Survey: Chileans see themselves living in a cool country

The massive arrival of technological tools like the Blackberry phones and iPods has caused the population to perceive that the country has achieved a high level of development.

Items that were appreciated as very cool were going to bars, which have become fashionable, as well as going to the restaurant terraces in the malls
Items that were appreciated as very cool were going to bars, which have become fashionable, as well as going to the restaurant terraces in the malls

Chile is a cool country, or at least that’s what its inhabitants perceive according to a survey by the Universidad Central, which created the questionnaire that 300 people of both sexes from the the Metropolitan Region answered, regarding precisely how cool they felt.

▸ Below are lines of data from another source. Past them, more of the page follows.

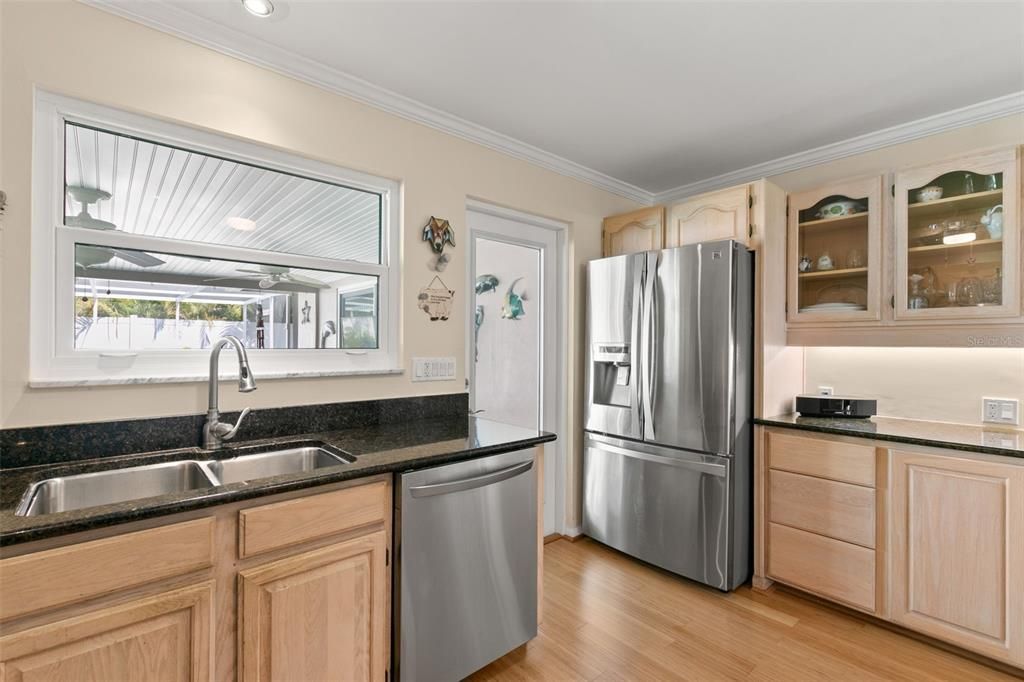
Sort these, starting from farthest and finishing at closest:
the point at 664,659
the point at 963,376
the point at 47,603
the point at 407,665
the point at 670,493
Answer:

The results reveal that 75.7% of those polled believe that Chile has become a cool country in the last few years. 35.7% of the cases see this social image in the use of technology like cellular phones (iPhone, Blackberry), while 19.7% highlight the clothes that Chileans wear.

Other items that were appreciated as very cool were going to bars, which have become fashionable, as well as going to the restaurant terraces in the malls.

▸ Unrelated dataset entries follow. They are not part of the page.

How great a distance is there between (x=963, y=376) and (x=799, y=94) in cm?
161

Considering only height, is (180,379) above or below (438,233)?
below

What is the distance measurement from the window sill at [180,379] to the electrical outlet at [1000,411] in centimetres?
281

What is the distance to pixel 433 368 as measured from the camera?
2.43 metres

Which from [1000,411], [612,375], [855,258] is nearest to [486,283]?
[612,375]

When asked about these results, the sociologist Andrés Llanos expressed a few objections: “These numbers have to be analyzed with calm, because it’s normal for people for create myths around what we are as Chileans that tend to exaggerate the country’s self-image to compensate what we have been historically,” the professional said.

In addition, Llanos explains that people interpret the word cool differently, as people tend to see it as something positive, open-minded and tolerant toward different expressions that can be observed around the world. However, there continues to be a certain conservatism and prejudice in Chile, where being cool is perceived as lacking in values.

“Our country is in a unique stage in which cultural contacts have allowed the rapid assimilation of technological and material elements, but the assimilation of beliefs and changes in mentalities involve a slower process that implies a greater cultural shift,” the academic concludes.

The people polled have a similar position, as despite the fact that the majority believe that Chile is cool, they still believe that more progress can be made along these lines, with particular emphasis on an education that is free of prejudice and which fosters the development of artistic and cultural activities, such as music, where there is a broad mosaic of possibilities and trends.